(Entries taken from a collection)
▼

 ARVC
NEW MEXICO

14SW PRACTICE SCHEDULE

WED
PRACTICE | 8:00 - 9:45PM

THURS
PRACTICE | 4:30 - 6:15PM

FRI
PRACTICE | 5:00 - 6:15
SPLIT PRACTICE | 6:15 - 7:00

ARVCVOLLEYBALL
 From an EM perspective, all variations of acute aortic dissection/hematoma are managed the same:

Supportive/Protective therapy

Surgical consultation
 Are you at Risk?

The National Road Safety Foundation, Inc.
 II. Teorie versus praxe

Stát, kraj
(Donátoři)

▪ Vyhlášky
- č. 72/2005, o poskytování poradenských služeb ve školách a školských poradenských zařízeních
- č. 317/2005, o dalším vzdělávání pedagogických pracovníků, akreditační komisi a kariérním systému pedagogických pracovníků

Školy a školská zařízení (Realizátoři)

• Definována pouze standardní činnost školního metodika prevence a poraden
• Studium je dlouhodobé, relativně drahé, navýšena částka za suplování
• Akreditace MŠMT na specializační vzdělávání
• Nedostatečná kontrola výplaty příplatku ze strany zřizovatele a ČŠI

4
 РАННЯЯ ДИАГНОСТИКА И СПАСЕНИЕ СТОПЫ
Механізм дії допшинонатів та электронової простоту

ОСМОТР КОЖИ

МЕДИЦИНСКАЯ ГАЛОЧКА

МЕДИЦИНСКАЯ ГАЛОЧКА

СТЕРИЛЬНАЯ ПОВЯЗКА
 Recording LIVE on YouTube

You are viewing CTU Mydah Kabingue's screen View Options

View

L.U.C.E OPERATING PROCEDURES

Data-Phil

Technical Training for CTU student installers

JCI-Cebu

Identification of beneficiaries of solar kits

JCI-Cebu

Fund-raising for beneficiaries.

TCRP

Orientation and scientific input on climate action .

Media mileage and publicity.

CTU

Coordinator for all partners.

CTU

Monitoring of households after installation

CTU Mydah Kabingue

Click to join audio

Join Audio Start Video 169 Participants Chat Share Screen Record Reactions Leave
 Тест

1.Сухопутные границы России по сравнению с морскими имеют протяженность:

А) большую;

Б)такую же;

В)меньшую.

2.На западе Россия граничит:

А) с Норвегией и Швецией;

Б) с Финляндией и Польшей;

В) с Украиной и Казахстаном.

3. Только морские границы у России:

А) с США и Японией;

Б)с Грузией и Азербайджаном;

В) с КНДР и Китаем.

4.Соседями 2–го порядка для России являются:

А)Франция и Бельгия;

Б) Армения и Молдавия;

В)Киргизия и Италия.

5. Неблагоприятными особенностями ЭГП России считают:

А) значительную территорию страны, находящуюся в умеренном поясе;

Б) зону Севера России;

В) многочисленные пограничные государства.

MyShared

▲

→ Work required
Look back at the entries above and repeat, unchanged, every line from the line holding "14SW PRACTICE SCHEDULE" through the line holding "II. Teorie versus praxe".

→ Output for this exercise
14SW PRACTICE SCHEDULE

WED
PRACTICE | 8:00 - 9:45PM

THURS
PRACTICE | 4:30 - 6:15PM

FRI
PRACTICE | 5:00 - 6:15
SPLIT PRACTICE | 6:15 - 7:00

ARVCVOLLEYBALL
 From an EM perspective, all variations of acute aortic dissection/hematoma are managed the same:

Supportive/Protective therapy

Surgical consultation
 Are you at Risk?

The National Road Safety Foundation, Inc.
 II. Teorie versus praxe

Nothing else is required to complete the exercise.